There is an urge to find deeper meaning in any country or culture that superficially would appear to have almost everything—and then is still asking itself: but is ‘everything’ enough?

It’s interesting. A visitor to Singapore in 2007 would notice at the very top of the nonfiction bestseller list published by the authoritative Straits Times a book titled The Monk Who Sold His Ferrari. The title tells the story. One reviewer praised author Robin Sharma for capturing the persistent angst of the white-collar professional who wonders, among all her or his material acquisitions, if this is all there is to life. That seemed to parallel Dr. Lee’s concern. (At the same time, to keep some perspective, the number three book on the nonfiction bestseller list that very same week was Secrets of Self-Made Millionaires.)

It is the fashion today for governments and others to assess a nation’s place in the world by referring to common, competitive measurements: gross domestic product, per-capita income,
et cetera. But life should be so easy to calibrate! It is not.

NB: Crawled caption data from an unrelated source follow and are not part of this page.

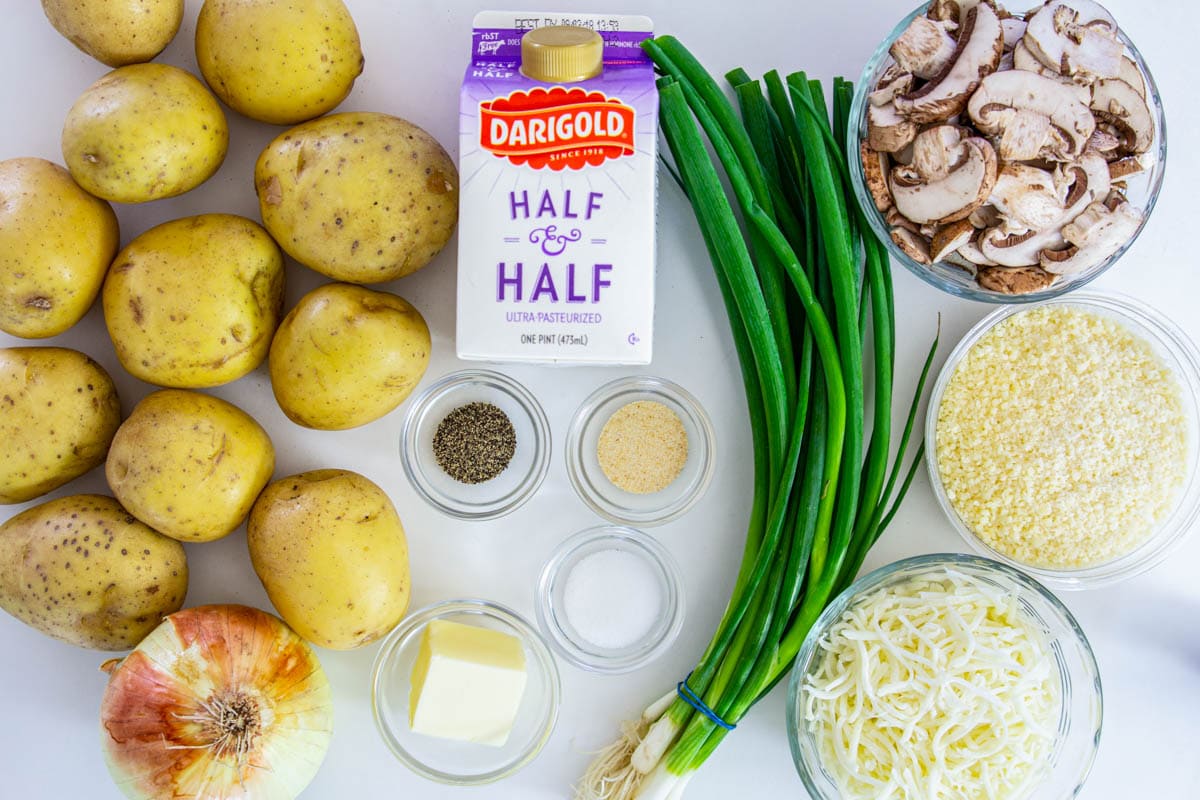 Ingredients for Scalloped Potatoes, including Yukon potatoes, yellow and green onion, cremini mushrooms, parmesan cheese, mozzarella, half & half, butter, salt, pepper, and garlic powder.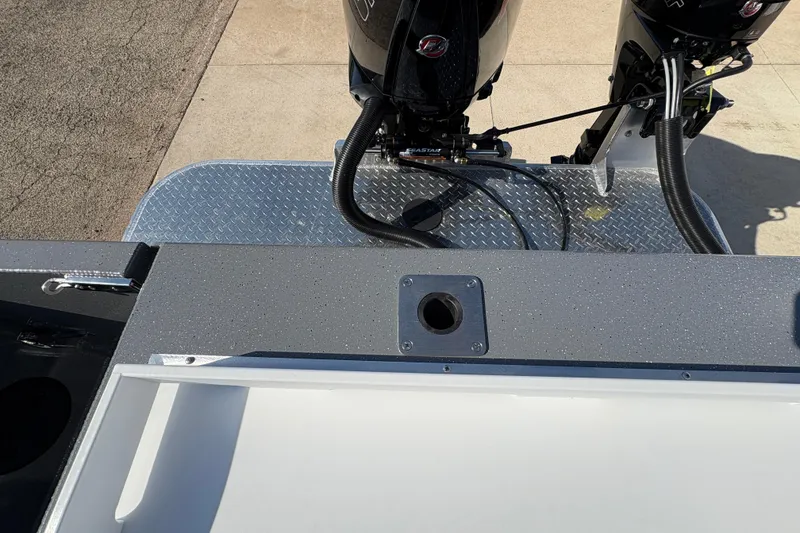 Slide: The Image of 2026 Lund 210 Heavy Gauge boat with dual outboard motors on diamond plate platform. - 51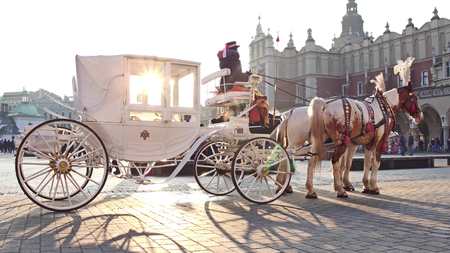 KRAKOW, POLAND - JANUARY, 14, 2017 Retro horse drawn carriage and touristic streetのeditorial素材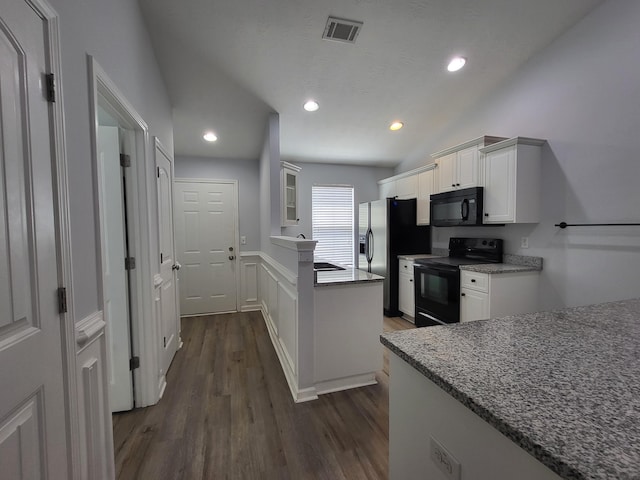 kitchen with white cabinetry, visible vents, black appliances, dark wood-style flooring, and wainscoting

As much if not more than any public figure I have personally interviewed over the decades, LKY knows that money is far from everything. His unwavering appointment and promotion philosophy emphasizes intelligence and personal achievement over wealth and acquisition. For decades he has lived in the same relatively humble abode. Decades ago he spoke eloquently and creatively about the need for ‘cultural ballast’ to keep Singapore’s souls from drifting off onto a dangerous sea of mass cultural anonymity.

To this end, he emphasized the inculcation of original language, especially Chinese, even as the populace acquired or improved its English, the international language of business. Not many national leaders think more deeply about the role of culture in the fate of a nation.

But I’m not sure Father was listening to daughter this time with all his intellectual might. Maybe not enough of us older folks are listening (as my own daughter, now 23, has said this sometimes of me). Too often, we are overly defensive whenever the younger generation says something. Of course, we elders can’t help it. We want to have everything perfect for our children. It is the utopian instinct in us.

Dr. Lee’s worry was about the damage inflicted on our humanity by materialistic herd-like behavior. It is a profound and also subtle point, and she is undoubtedly right. Singapore is the country that has (almost) everything. In its own way, so is America. But maybe ‘everything’ isn’t really enough … or even everything.